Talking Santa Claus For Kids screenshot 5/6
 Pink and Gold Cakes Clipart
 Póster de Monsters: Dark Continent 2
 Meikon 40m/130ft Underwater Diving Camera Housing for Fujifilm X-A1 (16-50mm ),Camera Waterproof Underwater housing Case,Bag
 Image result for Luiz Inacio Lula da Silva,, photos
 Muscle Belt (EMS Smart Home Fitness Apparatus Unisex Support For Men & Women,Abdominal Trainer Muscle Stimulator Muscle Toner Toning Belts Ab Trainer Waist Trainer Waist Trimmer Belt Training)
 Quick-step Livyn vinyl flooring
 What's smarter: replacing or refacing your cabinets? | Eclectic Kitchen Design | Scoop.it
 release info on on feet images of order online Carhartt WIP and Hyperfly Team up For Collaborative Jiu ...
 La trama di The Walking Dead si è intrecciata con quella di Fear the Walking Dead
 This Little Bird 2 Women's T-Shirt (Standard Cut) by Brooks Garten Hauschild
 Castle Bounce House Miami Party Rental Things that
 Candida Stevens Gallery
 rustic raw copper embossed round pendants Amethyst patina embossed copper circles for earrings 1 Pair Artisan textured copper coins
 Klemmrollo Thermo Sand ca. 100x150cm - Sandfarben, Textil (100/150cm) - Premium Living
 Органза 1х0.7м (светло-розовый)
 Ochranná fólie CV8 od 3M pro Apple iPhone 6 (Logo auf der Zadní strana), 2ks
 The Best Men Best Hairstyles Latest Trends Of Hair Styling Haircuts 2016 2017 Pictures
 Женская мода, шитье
● ● ● ● ●
▸ Exercise goal
An exact copy of every entry above is the expected answer.

▸ Response for this exercise
Talking Santa Claus For Kids screenshot 5/6
 Pink and Gold Cakes Clipart
 Póster de Monsters: Dark Continent 2
 Meikon 40m/130ft Underwater Diving Camera Housing for Fujifilm X-A1 (16-50mm ),Camera Waterproof Underwater housing Case,Bag
 Image result for Luiz Inacio Lula da Silva,, photos
 Muscle Belt (EMS Smart Home Fitness Apparatus Unisex Support For Men & Women,Abdominal Trainer Muscle Stimulator Muscle Toner Toning Belts Ab Trainer Waist Trainer Waist Trimmer Belt Training)
 Quick-step Livyn vinyl flooring
 What's smarter: replacing or refacing your cabinets? | Eclectic Kitchen Design | Scoop.it
 release info on on feet images of order online Carhartt WIP and Hyperfly Team up For Collaborative Jiu ...
 La trama di The Walking Dead si è intrecciata con quella di Fear the Walking Dead
 This Little Bird 2 Women's T-Shirt (Standard Cut) by Brooks Garten Hauschild
 Castle Bounce House Miami Party Rental Things that
 Candida Stevens Gallery
 rustic raw copper embossed round pendants Amethyst patina embossed copper circles for earrings 1 Pair Artisan textured copper coins
 Klemmrollo Thermo Sand ca. 100x150cm - Sandfarben, Textil (100/150cm) - Premium Living
 Органза 1х0.7м (светло-розовый)
 Ochranná fólie CV8 od 3M pro Apple iPhone 6 (Logo auf der Zadní strana), 2ks
 The Best Men Best Hairstyles Latest Trends Of Hair Styling Haircuts 2016 2017 Pictures
 Женская мода, шитье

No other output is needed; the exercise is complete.